Al Consiglio Nazionale Seminariale del Partito Liberale, sul tema dell’energia, è intervenuto l’Ing. Alessandro Ortis, già Presidente dell’Autorità Garante per l’Energia, il quale, in un appassionata ralazione intrisa di cultura liberale, riportandosi al Pensiero diLuigi Einaudi, ha affemato: “Pretendiamo un Ministro che sia la voce del futuro. l’Italia è in ritardo dal punto di vista strutturale e dipende quasi completamente dai fornitori di energia esteri. Non a alcuna capacità programmatica di stoccaggio, un solo rigasificatore. Il risultato è che, le famiglie italiane pagano bollette esorbitanti rispetto agli altri europei. Bisogna creare le condizioni per cui la normativa sulla produzione delle energie sia trasparente e affidabile, in modo da attirare gli investitori, allo scopo di sviluppare nuove opportunità tecnologiche.”

Sempre sul tema dell’energia l’Ing. Mauro Antonetti ha illustrato il documento predisposto dal PLI, sottilineando che  ” La centralità di una politica per le energie, ispirata ai principi dell’economia di mercato, alle esigenze della sicurezza degli approvvigionamenti e alle finalità dello sviluppo economico sostenibile, non può essere affrontata altro che su scala europea con interventi organici ed adeguati: normative, infrastrutture e un regolatore europeo.”

Successivamente è intervenuto il Senatore Enrico Musso, il quale ha ricordato che “la Rivoluzione Liberale, annunciata  e poi  tradita da Berlusconi, avrebbe dovuto cominciare dal fisco. Tutto ciò che ha saputo realizzare è stato, contrariamente a quanto aveva promesso, di raggiungere una pressione fiscale esagerata, senza aver attuato nessuna liberalizzazione.
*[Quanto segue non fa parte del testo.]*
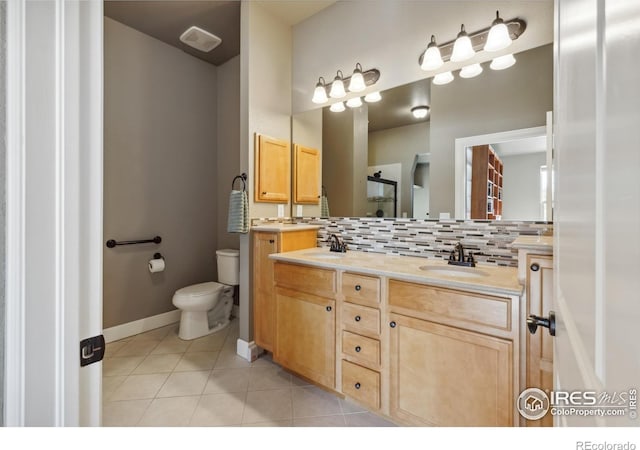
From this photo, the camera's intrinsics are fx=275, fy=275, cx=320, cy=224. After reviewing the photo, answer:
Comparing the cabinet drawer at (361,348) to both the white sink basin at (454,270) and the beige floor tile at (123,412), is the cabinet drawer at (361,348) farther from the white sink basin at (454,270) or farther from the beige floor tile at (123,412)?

Bisogna far capire ai cittadini che liberalizzazioni significa bollette meno care per i cittadini e servizi migliori”.

1 commento

  1. Nel mio intervento, successivo a quello dell’ing. Antonetti, ho sostenuto che il PLI dovrebbe avere il coraggio di assumere una posizione decisa sul tema dell’energia, proponendo: la cancellazione di ogni incentivo alle energie cosiddette rinnovabili, che ci costano da 3 a 6 miliardi di euro l’anno di soli costi diretti (quelli indiretti sono incalcolabili e sicuramente molto maggiori); la denuncia del protocollo di Kyoto, basato su posizioni irrazionali e antiscientifiche; l’uscita dal programma europeo 20/20/20, basato sulla falsa ipotesi che l’aumento della concentrazione dell’anidride carbonica sia la causa del riscaldamento globale, causando enormi danni all’economia europea e distorsioni del mercato assurde, a beneficio di una ristretta lobby di produttori di impianti antieconomici.
    Le mie considerazioni non sono state contestate o smentite, ma neanche approvate esplicitamente, anche se la mia impressione è che chi è abbastanza informato le condivida.
    Se il PLI non riuscirà ad assumere posizioni decisamente razionali, anche se controcorrente, è condannato all’estinzione.

    Chi ha voglia di documentarsi può consultare i seguenti siti:
    http://www.petitionproject.org/index.php
    http://www.middlebury.net/op-ed/global-warming-01.html
    e sicuramente si convincerà, se ha un minimo di cultura o di mentalità scientifica.